## Assignment
The records below are to be output exactly, except for their pictures.

**** Material for the task

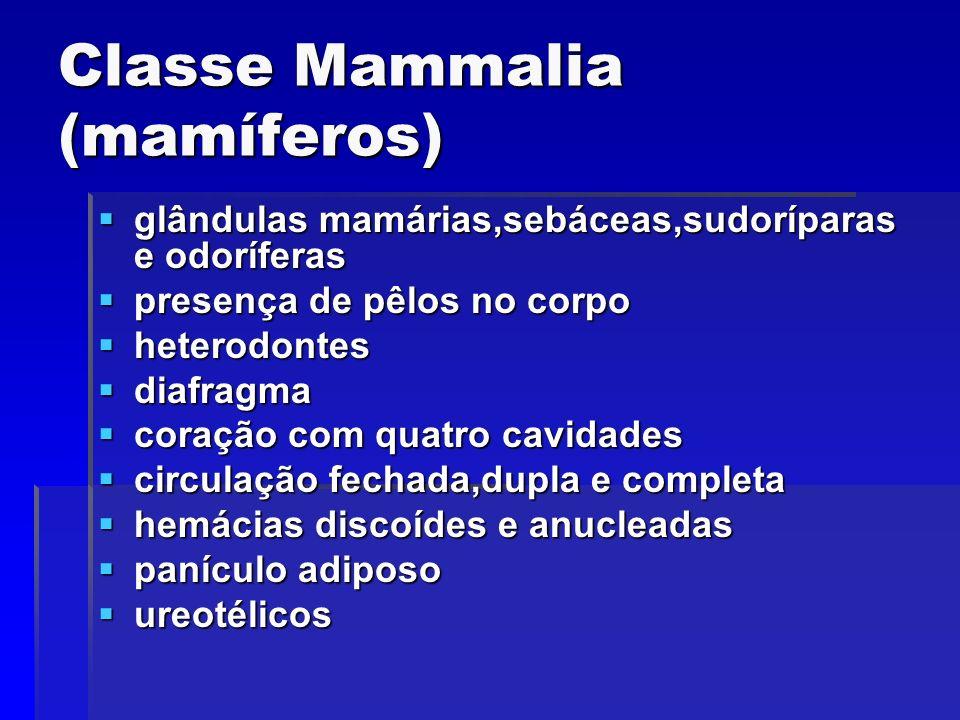Classe Mammalia (mamíferos)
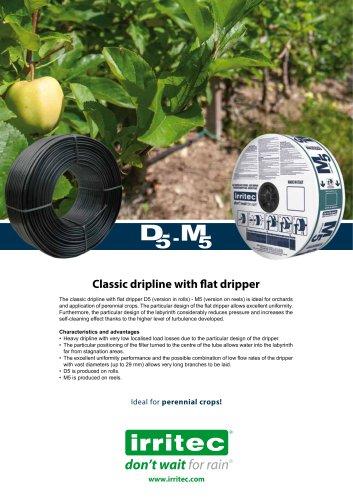 D5 - M5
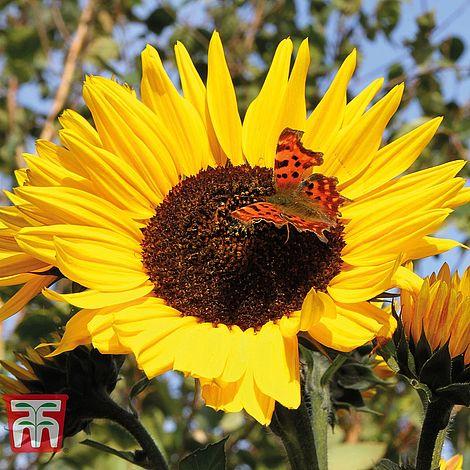 sunflower russian giant start a garden at beechmount garden centre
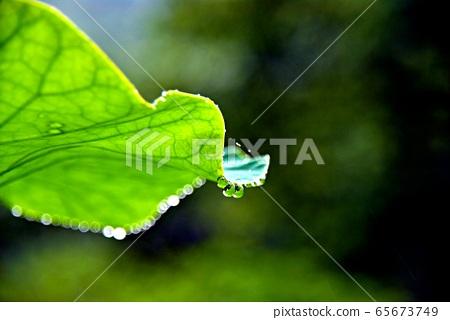 빗물방울 맺힌 연잎 65673749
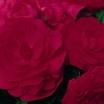 Begonias_begonia_go_go_cherry-1.thumb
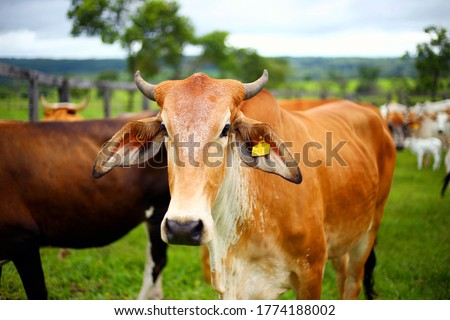 Best 9,000+ Cow Pictures & Images Stock Photo [HD]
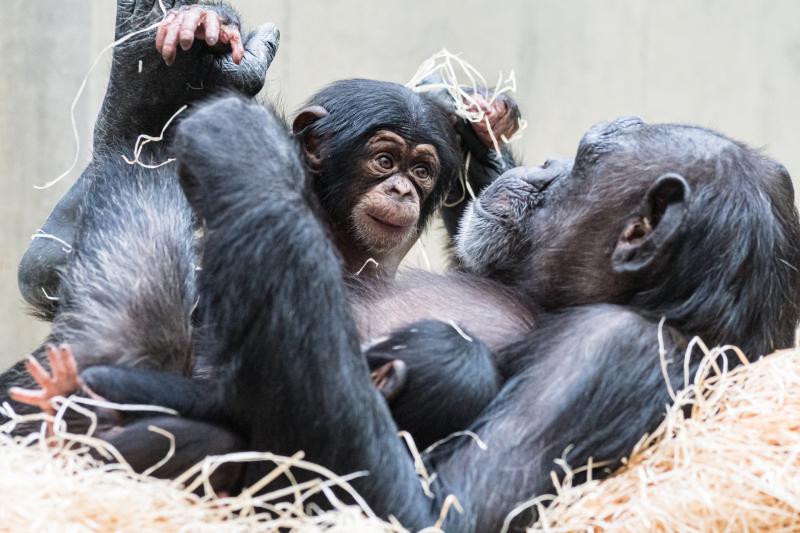 Schimpanse_kitoko_sangala_sabaki_50Z7886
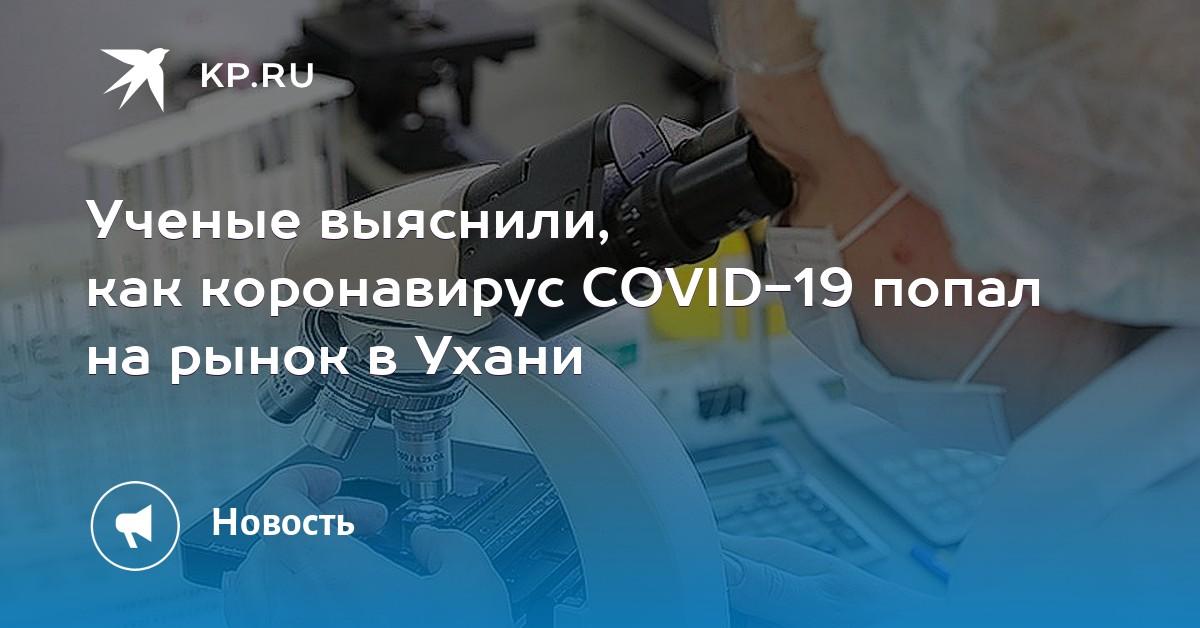 Ученые выяснили, как коронавирус попал на уханьский рынок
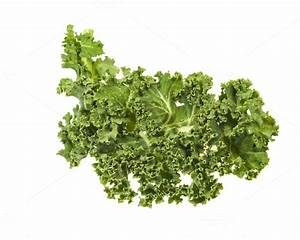Curly kale leaves isolated ~ Food & Drink Photos on ...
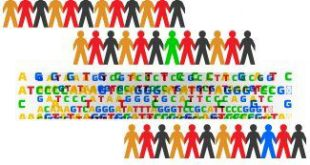 Genetic Variation Predict Success in Anxiety and Depression Therapy - Medicine Innovates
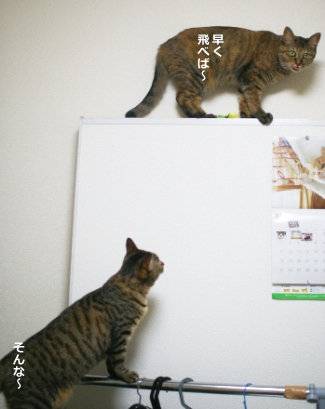 ikenaiのコピー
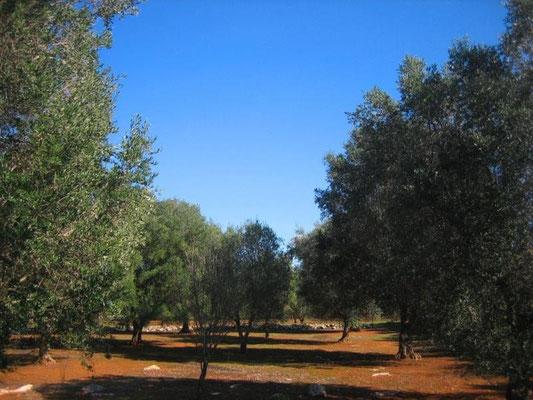 Der zum Anwesen gehörende Olivenhain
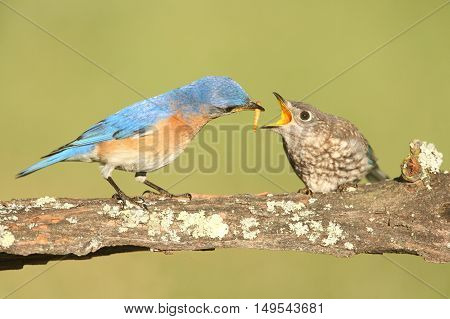 Male Eastern Bluebird (Sialia sialis) feeding his hungry baby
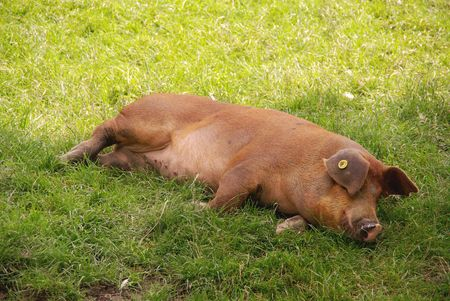county side: A sleeping pig Stock Photo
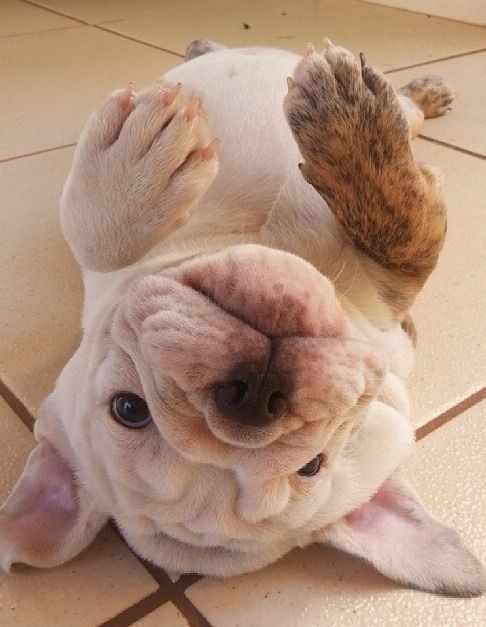 english bulldog belly rub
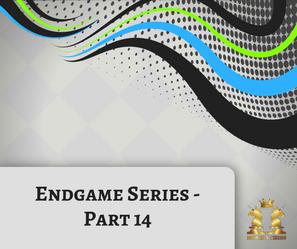Endgame Series - 14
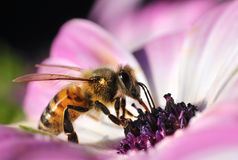 Honeybee in beautiful flower Stock Images
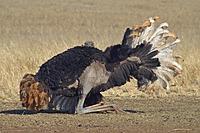 Name: ostrich .jpg Views: 56 Size: 229.1 KB Description:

********

## Task solution
Classe Mammalia (mamíferos)
 D5 - M5
 sunflower russian giant start a garden at beechmount garden centre
 빗물방울 맺힌 연잎 65673749
 Begonias_begonia_go_go_cherry-1.thumb
 Best 9,000+ Cow Pictures & Images Stock Photo [HD]
 Schimpanse_kitoko_sangala_sabaki_50Z7886
 Ученые выяснили, как коронавирус попал на уханьский рынок
Curly kale leaves isolated ~ Food & Drink Photos on ...
 Genetic Variation Predict Success in Anxiety and Depression Therapy - Medicine Innovates
 ikenaiのコピー
 Der zum Anwesen gehörende Olivenhain
 Male Eastern Bluebird (Sialia sialis) feeding his hungry baby
county side: A sleeping pig Stock Photo
 english bulldog belly rub
Endgame Series - 14
 Honeybee in beautiful flower Stock Images
 Name: ostrich .jpg Views: 56 Size: 229.1 KB Description:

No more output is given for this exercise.